We tried to change the URL composed in the argocd UI but the /dex/api URL is relative and not absolute with the external dex server.

Thanks!

[mbuccarello]

after some digging we figured out the configuration, the point was to use oidc.config and configure external dex to use oauth2 to communicate with argo. Should be good to do a documentation about external dex scenario. Have a good day!

[ChaosInTheCRD]

Agreed that this would be useful documented 😄 Thanks for adding this as confirmation @mbuccarello

[awalford16]

Hi, we are also trying to solve this issue of implementing ArgoCD with an external Dex server. Did the documentation ever get created? If not could you share an example of how you managed to get this to work please?

[aleksmova]

@mbuccarello could you please share the configuration.

[awalford16]

Our dex server is running on the same cluster as ArgoCD with this config:

issuer: "https://dex.example.com/dex"
storage:
  type: kubernetes
  config:
    inCluster: true

oauth2:
  skipApprovalScreen: true

connectors:
- type: ldap
  id: ldap
  name: LDAP
  config:
    host: OUR_LDAP_SERVER_URL:636
    rootCA: /etc/ssl/certs/ca-certificates.crt
    bindDN: cn=admin,dc=example,dc=com
    bindPW: PASSWORD
    usernamePrompt: Username
    userSearch:
      baseDN: ou=Users,dc=example,dc=com
      filter: "(objectClass=person)"
      username: Username
      idAttr: uid
      emailAttr: email
      nameAttr: name
    groupSearch:
      baseDN: ou=Groups,dc=example,dc=com
      filter: "(objectClass=group)"
      userMatchers:
      - userAttr: uid
        groupAttr: memberUid
      nameAttr: name

Then based on the comments above we have tried to configure ArgoCD through the oidc.config but I cannot find much documentation on how to do this. So far, all we have is:

server:
  config:
    oidc.config: |-
      name: LDAP 
      issuer: https://dex.example.com/dex

This is the error we see when attempting to login with LDAP on ArgoCD:

Invalid redirect URL: the protocol and host (including port) must match and the path must be within allowed URLs if provided

I have tried passing in redirectURI: https://ARGOCD_URL/api/dex/callback to the dex config but still get the same error

[crenshaw-dev]

@awalford16 can you open an issue and specify the version you're running?

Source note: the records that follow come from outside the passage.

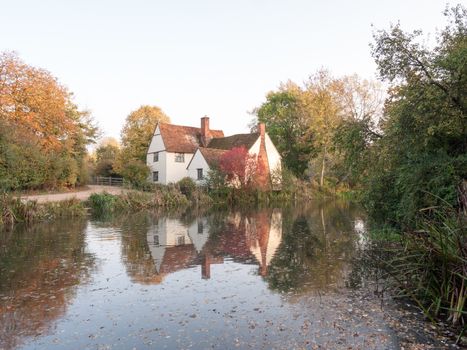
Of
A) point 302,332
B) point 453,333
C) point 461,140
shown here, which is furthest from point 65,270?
point 461,140

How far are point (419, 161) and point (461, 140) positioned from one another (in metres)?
1.51

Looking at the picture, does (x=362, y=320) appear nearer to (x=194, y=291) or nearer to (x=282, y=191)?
(x=194, y=291)

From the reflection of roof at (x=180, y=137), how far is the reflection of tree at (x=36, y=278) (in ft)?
106

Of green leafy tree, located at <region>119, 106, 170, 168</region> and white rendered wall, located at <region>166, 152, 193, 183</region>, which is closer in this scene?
white rendered wall, located at <region>166, 152, 193, 183</region>

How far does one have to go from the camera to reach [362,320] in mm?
6758

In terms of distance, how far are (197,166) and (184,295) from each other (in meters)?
37.9

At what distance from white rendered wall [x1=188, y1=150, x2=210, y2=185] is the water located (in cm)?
2806

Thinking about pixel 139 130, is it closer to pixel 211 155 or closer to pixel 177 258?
pixel 211 155

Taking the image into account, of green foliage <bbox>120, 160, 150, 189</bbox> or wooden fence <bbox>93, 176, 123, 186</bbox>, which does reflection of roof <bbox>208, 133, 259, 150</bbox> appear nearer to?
green foliage <bbox>120, 160, 150, 189</bbox>

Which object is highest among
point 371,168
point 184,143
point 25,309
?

My immediate instinct is that Argo CD is trying to compare the redirect URL with the configured url field (in argocd-cm), but I'm not sure.

[michaelajr]

So I was able fix this by adding configs.cm.url

[thiDucTran]

can posters post specific examples of your working configs? @michaelajr @mbuccarello ?

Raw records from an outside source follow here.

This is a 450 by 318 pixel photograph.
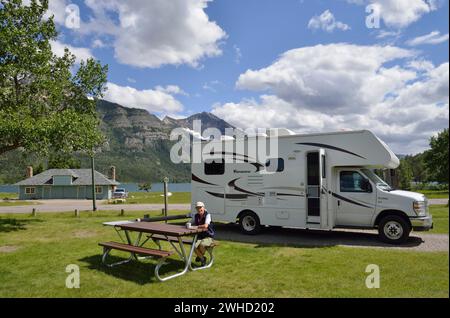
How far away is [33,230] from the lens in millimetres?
15469

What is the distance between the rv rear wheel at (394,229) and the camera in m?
11.2

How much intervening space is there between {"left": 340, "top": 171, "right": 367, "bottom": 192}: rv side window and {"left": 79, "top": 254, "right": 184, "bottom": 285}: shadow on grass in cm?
639

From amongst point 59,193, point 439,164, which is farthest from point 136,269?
point 59,193

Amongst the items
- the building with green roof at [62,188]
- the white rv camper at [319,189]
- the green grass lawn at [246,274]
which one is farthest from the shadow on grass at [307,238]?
the building with green roof at [62,188]

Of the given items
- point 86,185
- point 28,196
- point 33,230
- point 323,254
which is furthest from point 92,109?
point 28,196

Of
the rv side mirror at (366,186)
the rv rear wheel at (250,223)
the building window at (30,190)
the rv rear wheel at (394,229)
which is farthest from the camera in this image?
the building window at (30,190)

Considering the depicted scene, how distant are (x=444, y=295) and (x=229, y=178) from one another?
882 cm

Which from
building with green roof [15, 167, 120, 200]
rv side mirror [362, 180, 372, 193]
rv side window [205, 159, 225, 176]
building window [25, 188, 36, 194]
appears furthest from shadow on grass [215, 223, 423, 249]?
building window [25, 188, 36, 194]

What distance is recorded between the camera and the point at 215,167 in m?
14.5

edit: for our use-case, we got things to work. see below

• for argocd, we have deployed it via these helm values. See https://github.com/argoproj/argo-helm/tree/main/charts/argo-cd

dex:
  enabled: false
configs:
  rbac:
    scopes:
      - groups
      - email
  cm:
    url: https://abc.com/argocd
    oidc.config: |
      name: AzureAD
      issuer: https://abc.com/dex
      clientID: argocd
      clientSecret: passBetweenDexAndArgo #needs to match what you defined in Dex. 
     # root CA of our abc.com 
      rootCA: |
        -----BEGIN CERTIFICATE-----
        MIIE0DCCA7igAwIBAgIBBzANBgkqhkiG9w0BAQsFADCBgzELMAkGA1UEBhMCVVMx
        -----END CERTIFICATE-----
      requestedIDTokenClaims:
        groups:
          essential: true
      requestedScopes:
        - openid
        - profile
        - email
        - groups
  params:
    server.insecure: true
    server.rootpath: "argocd"

• in Dex, we have this

kind: ConfigMap
apiVersion: v1
metadata:
  name: dex
  namespace: dex
data:
  config.yaml: |
    issuer: https://abc.com/dex
    expiry:
      idTokens: "30m"
    storage:
      type: kubernetes
      config:
        inCluster: true
    web:
      https: 0.0.0.0:5556
      tlsCert: /etc/dex/tls/tls.crt
      tlsKey: /etc/dex/tls/tls.key
    connectors:
    - type: microsoft
      # Required field for connector id.
      id: microsoft
      # Required field for connector name.
      name: Microsoft
      config:
        # Credentials can be string literals or pulled from the environment.
        clientID: $MICROSOFT_APPLICATION_ID
        clientSecret: $MICROSOFT_CLIENT_SECRET
        redirectURI: https://abc.com/dex/callback
        tenant: someTenantId
        groupNameFormat: id
    oauth2:
      skipApprovalScreen: true

    staticClients:
    - id: argocd
      redirectURIs:
      - 'https://abc.com/argocd/auth/callback'
      name: 'argocd'
      secret: passBetweenDexAndArgo

we use K8s Nginx Ingress Controller as our reverse proxy for both Dex and ArgoCD

[jcogilvie]

If you'd like to extract the working config for your current dex in order to import it into an external dex, you can get a pod shell into argocd-server and run argocd-dex gendexcfg and it'll print argo's desired config to stdout.

[264nm]

So in the case I've been trying to set up, I was asked to patch out the bundled Dex as well as leverage the existing Dex instance on the cluster managed by others.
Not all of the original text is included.